### [待办任务]
从包含“How much of”的那一行开始抄写，一直抄到记录的最后一行，首尾两行都要包括，每行逐字照录。

### [原始记录]
────

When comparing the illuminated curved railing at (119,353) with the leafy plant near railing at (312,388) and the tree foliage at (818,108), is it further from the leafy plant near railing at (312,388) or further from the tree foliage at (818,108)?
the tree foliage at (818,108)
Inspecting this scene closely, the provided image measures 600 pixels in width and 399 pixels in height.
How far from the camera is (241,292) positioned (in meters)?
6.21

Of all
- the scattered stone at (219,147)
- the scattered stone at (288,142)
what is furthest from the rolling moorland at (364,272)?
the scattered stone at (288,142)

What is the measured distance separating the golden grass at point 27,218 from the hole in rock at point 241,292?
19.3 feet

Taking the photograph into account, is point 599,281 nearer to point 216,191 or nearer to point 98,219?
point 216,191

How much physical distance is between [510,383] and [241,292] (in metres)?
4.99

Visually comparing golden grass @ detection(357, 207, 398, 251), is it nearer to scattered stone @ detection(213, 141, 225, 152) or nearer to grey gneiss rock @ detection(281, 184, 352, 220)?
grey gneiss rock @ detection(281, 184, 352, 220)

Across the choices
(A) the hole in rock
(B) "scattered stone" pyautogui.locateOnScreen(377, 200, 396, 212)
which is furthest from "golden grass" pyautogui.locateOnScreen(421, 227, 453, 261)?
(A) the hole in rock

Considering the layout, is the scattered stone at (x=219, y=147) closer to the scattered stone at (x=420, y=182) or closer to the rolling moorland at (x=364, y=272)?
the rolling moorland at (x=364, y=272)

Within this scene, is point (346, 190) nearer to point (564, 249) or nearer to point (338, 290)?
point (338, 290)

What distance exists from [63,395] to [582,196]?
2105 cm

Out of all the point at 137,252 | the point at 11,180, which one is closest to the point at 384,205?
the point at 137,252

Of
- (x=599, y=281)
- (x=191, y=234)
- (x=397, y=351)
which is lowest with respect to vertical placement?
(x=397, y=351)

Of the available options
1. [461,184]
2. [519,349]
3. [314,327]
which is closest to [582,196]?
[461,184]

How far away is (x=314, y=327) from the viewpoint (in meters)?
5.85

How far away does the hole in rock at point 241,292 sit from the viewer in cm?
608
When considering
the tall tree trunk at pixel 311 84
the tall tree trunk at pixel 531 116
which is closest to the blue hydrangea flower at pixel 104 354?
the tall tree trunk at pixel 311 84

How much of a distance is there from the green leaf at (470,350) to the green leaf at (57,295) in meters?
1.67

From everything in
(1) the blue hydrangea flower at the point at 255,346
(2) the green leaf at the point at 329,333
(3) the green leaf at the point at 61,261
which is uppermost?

────

### [完整回答]
How much of a distance is there from the green leaf at (470,350) to the green leaf at (57,295) in meters?
1.67

From everything in
(1) the blue hydrangea flower at the point at 255,346
(2) the green leaf at the point at 329,333
(3) the green leaf at the point at 61,261
which is uppermost?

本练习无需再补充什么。